## Exercise directions
Return each line of the entries below that contains the word "distance", copied in full and without changes.

## Extracted data
== == ==

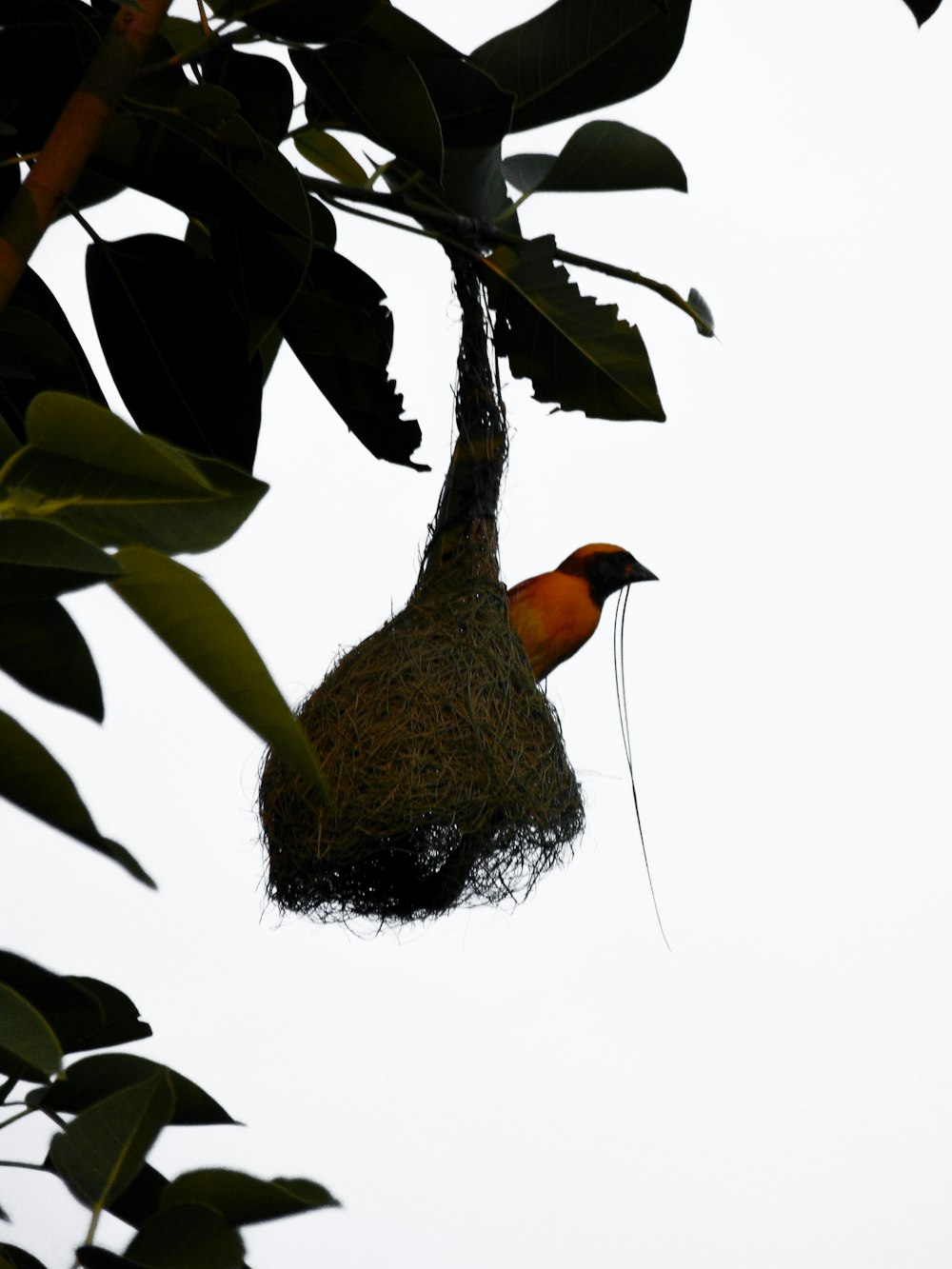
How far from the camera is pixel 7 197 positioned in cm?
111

== == ==

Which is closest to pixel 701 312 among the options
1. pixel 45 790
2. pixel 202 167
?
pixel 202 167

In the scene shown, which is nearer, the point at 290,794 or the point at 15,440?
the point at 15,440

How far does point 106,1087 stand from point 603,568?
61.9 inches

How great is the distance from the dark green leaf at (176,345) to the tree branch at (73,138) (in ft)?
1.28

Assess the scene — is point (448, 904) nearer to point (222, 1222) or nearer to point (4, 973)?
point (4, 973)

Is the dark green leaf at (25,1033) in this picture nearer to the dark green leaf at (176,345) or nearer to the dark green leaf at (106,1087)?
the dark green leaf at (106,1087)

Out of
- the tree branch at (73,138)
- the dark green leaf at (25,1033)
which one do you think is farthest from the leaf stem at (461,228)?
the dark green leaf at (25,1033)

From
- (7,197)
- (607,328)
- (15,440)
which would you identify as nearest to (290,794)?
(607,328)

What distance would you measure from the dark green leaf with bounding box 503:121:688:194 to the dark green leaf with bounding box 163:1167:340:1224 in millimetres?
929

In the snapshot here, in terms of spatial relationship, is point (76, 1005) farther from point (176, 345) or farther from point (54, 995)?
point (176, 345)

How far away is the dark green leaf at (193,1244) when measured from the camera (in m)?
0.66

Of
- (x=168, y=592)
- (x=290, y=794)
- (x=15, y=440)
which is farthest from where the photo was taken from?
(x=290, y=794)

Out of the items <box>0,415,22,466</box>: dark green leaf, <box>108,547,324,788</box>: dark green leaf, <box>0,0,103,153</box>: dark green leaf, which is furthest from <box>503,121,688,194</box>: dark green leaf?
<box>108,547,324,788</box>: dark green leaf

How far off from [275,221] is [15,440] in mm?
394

== == ==

## Solution to this task
How great is the distance from the dark green leaf at (176,345) to the tree branch at (73,138) (in ft)?
What distance would you measure from the dark green leaf with bounding box 503:121:688:194 to the dark green leaf with bounding box 163:1167:340:1224 in millimetres?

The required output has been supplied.